Pubblicato il 3 Marzo 2012 12:53 | Ultimo aggiornamento: 3 Marzo 2012 13:28

GROSSETO – ”Ero appena tornato dalla pizzeria, prima delle 23 quando mio figlio Aroldo fu chiamato dalla Costa Crociere per sapere se i nostri hotel dell’Isola erano aperti”. Cosi’ Guglielmo Pellegrini, padre tra l’ altro anche di Mario Pellegrini, vicesindaco del Giglio, raccontando della sera del 13 gennaio. ”Mio figlio Aroldo, che era con me a Grosseto – spiega Pellegrini – fu accompagnato al Giglio, verso l’una, da una motovedetta della Finanza ma gia’ mio nipote aveva aperto gli hotel e iniziato a distribuire coperte”.

Guglielmo Pellegrini ricorda quella notte come ”un incubo”, anche perche’ ”avevo saputo che mio figlio Mario era salito sulla nave e da li’ aiutava i naufraghi. Ero in pensiero per lui”, aggiunge ricordando che il vicesindaco del Giglio intorno a mezzanotte sali’ sulla Concordia per coordinare l’evacuazione dei superstiti insieme ad un ufficiale che era rimasto sulla nave.

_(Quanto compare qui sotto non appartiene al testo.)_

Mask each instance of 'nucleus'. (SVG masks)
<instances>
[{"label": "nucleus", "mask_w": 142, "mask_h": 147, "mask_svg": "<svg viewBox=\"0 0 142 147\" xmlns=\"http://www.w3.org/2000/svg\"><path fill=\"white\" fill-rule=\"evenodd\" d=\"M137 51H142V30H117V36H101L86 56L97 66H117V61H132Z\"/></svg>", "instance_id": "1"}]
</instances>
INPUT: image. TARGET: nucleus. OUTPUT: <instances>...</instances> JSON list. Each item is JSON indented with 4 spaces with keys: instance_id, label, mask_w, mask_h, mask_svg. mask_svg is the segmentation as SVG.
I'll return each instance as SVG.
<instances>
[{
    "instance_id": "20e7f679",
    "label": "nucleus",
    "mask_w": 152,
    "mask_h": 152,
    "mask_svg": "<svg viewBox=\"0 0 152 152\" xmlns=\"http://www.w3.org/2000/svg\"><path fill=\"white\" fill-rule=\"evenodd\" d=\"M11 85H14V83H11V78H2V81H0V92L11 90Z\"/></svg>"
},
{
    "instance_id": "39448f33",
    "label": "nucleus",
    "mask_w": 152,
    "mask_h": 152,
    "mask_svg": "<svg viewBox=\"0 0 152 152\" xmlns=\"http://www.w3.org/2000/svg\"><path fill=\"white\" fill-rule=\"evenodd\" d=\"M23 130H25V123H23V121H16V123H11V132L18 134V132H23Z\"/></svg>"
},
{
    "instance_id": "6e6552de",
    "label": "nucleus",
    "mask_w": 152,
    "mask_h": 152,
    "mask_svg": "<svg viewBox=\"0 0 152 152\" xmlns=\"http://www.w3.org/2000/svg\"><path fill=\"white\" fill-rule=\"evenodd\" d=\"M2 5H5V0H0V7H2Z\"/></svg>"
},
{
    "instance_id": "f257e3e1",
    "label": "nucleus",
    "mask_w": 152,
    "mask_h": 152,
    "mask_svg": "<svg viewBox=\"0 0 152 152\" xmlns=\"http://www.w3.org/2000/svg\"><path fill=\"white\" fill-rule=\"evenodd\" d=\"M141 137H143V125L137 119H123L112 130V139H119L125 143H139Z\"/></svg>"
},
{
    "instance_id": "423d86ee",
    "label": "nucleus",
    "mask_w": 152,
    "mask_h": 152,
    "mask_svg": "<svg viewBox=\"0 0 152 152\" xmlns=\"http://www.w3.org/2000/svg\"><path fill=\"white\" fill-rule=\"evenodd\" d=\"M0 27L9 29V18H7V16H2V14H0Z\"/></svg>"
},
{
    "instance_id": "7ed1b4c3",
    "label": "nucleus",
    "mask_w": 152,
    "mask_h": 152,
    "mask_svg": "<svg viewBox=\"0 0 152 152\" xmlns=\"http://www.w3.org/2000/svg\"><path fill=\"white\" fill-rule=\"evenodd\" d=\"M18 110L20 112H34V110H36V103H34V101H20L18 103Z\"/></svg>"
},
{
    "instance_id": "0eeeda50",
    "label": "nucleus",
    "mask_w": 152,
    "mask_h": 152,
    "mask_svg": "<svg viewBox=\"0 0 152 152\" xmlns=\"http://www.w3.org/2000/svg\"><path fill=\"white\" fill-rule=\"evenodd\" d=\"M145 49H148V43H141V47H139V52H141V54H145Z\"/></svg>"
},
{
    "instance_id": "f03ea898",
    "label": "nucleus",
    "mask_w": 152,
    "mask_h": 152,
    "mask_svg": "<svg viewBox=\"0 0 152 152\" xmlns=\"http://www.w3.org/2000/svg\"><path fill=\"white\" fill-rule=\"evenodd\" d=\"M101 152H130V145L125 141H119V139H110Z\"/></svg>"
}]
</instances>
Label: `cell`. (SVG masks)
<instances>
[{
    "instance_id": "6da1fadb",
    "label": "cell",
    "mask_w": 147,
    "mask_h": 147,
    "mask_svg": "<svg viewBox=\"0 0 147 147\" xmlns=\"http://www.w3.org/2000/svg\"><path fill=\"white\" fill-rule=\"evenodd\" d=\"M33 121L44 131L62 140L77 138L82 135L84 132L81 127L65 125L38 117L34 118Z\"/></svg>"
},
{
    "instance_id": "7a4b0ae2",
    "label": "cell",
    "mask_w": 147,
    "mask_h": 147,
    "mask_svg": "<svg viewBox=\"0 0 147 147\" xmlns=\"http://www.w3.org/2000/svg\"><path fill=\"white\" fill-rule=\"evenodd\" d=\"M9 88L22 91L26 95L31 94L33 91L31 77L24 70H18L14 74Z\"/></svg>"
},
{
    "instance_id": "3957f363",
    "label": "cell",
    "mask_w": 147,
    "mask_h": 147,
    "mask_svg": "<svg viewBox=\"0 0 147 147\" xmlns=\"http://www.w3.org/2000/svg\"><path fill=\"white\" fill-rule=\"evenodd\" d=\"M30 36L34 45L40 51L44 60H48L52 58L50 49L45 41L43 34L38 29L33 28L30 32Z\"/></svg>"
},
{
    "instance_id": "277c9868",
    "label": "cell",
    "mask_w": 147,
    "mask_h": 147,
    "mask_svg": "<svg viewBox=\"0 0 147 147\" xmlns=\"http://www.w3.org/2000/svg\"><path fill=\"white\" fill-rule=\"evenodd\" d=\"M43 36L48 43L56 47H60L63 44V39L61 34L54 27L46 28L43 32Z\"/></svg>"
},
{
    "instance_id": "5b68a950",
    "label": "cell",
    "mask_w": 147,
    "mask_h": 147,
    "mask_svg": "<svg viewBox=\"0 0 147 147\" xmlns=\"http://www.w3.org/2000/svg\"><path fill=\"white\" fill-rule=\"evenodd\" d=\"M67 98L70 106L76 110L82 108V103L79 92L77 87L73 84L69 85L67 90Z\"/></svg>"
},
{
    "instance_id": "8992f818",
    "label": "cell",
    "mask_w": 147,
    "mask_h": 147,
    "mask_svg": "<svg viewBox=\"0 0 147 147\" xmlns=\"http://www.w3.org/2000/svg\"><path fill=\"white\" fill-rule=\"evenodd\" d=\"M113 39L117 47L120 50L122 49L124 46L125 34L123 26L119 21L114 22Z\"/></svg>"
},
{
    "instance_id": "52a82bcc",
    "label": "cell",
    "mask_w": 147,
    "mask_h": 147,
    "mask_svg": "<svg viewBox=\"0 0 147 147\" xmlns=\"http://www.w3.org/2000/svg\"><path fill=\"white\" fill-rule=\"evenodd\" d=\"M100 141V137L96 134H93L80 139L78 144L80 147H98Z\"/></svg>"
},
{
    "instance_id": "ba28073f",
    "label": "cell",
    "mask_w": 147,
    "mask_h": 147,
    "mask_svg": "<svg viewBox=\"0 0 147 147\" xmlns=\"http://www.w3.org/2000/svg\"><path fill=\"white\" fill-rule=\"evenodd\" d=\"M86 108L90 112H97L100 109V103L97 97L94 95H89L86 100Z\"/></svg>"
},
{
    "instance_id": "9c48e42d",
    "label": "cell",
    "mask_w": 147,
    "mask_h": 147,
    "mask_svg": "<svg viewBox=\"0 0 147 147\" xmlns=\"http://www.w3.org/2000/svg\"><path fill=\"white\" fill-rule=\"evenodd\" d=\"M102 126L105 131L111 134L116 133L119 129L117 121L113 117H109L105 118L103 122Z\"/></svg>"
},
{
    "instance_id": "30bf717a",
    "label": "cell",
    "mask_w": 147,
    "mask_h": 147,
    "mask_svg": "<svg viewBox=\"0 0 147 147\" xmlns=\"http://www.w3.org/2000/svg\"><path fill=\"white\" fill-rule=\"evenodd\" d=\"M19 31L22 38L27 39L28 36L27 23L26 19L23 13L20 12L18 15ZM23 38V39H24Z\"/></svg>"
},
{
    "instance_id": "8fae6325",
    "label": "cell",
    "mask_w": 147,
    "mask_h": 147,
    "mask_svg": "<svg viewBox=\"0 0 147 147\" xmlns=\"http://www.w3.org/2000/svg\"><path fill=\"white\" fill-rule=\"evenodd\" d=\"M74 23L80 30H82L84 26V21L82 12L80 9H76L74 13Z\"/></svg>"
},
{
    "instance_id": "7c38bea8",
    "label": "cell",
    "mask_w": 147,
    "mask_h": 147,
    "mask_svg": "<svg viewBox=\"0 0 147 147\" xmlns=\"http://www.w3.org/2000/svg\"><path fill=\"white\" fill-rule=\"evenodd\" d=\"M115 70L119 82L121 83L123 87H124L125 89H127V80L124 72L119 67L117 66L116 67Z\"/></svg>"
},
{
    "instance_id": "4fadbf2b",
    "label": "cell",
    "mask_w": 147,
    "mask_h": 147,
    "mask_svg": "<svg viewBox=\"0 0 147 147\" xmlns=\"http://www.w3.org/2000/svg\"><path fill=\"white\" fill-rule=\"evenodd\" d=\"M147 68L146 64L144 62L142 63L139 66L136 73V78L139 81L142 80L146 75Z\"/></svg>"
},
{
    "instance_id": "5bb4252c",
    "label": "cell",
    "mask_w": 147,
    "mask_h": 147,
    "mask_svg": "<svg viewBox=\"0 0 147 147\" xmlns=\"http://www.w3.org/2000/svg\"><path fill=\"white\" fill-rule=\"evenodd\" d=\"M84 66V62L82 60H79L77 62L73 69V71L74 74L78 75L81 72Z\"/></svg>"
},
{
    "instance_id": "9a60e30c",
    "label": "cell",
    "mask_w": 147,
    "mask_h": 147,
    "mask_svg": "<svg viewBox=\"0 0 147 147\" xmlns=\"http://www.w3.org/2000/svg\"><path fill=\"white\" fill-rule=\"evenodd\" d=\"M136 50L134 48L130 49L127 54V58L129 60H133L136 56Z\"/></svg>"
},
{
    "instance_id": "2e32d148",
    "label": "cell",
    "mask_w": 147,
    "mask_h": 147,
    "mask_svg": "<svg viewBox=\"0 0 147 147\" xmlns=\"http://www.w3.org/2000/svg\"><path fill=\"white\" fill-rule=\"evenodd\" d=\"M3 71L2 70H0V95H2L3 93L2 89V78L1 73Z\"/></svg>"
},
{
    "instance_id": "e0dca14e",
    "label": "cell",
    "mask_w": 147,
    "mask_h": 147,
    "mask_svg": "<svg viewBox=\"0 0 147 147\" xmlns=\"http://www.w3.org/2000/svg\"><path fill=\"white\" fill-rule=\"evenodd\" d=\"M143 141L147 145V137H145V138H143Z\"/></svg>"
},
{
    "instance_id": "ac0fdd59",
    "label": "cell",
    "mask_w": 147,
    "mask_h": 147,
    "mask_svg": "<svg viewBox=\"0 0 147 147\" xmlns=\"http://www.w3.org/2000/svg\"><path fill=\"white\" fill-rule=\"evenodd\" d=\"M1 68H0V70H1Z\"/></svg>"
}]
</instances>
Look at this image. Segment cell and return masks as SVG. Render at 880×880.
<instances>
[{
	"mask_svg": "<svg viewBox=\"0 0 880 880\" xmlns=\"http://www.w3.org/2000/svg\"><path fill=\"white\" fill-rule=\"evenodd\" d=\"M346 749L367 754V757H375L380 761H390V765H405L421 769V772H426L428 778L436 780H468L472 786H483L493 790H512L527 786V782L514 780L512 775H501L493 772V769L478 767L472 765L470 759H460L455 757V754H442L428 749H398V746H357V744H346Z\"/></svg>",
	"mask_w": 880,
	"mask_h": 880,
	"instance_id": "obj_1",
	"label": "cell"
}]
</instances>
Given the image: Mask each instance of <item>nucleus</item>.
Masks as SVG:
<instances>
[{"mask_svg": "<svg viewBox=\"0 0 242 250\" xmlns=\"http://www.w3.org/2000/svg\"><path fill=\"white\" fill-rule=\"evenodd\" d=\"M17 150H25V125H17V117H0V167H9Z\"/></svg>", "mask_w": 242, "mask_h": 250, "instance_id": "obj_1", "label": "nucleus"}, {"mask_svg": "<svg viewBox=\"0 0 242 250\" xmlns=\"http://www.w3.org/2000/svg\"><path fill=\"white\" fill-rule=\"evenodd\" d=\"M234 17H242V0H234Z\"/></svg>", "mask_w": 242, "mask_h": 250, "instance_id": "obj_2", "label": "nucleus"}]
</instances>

”Sicuramente mio figlio Mario – conclude Guglielmo Pellegrini – fu spinto a farlo anche perche’ in quel momento ricordo’ la morte della madre, deceduta mentre era a bordo di un aliscafo che ebbe un incidente davanti a Porto Santo Stefano”. Gli orari vengono confermati anche da Aroldo Pellegrini che, raggiunto telefonicamente dall’Ansa, ricorda che ”quella sera eravamo a mangiare fuori Grosseto, in un posto dove non prendeva il cellulare. La Costa quando fui nuovamente raggiungibile mi chiamo’ la Costa, che gia’ aveva parlato con mio figlio. Saranno state circe le 23”, conclude Aroldo Pellegrini.   Oggi Guglielmo Pellegrini era passato, come tanti cittadini di Grosseto, davanti al Teatro Moderno dove si tiene l’incidente probatorio sul naufragio, e non nega di averlo fatto ”anche per curiosita”’.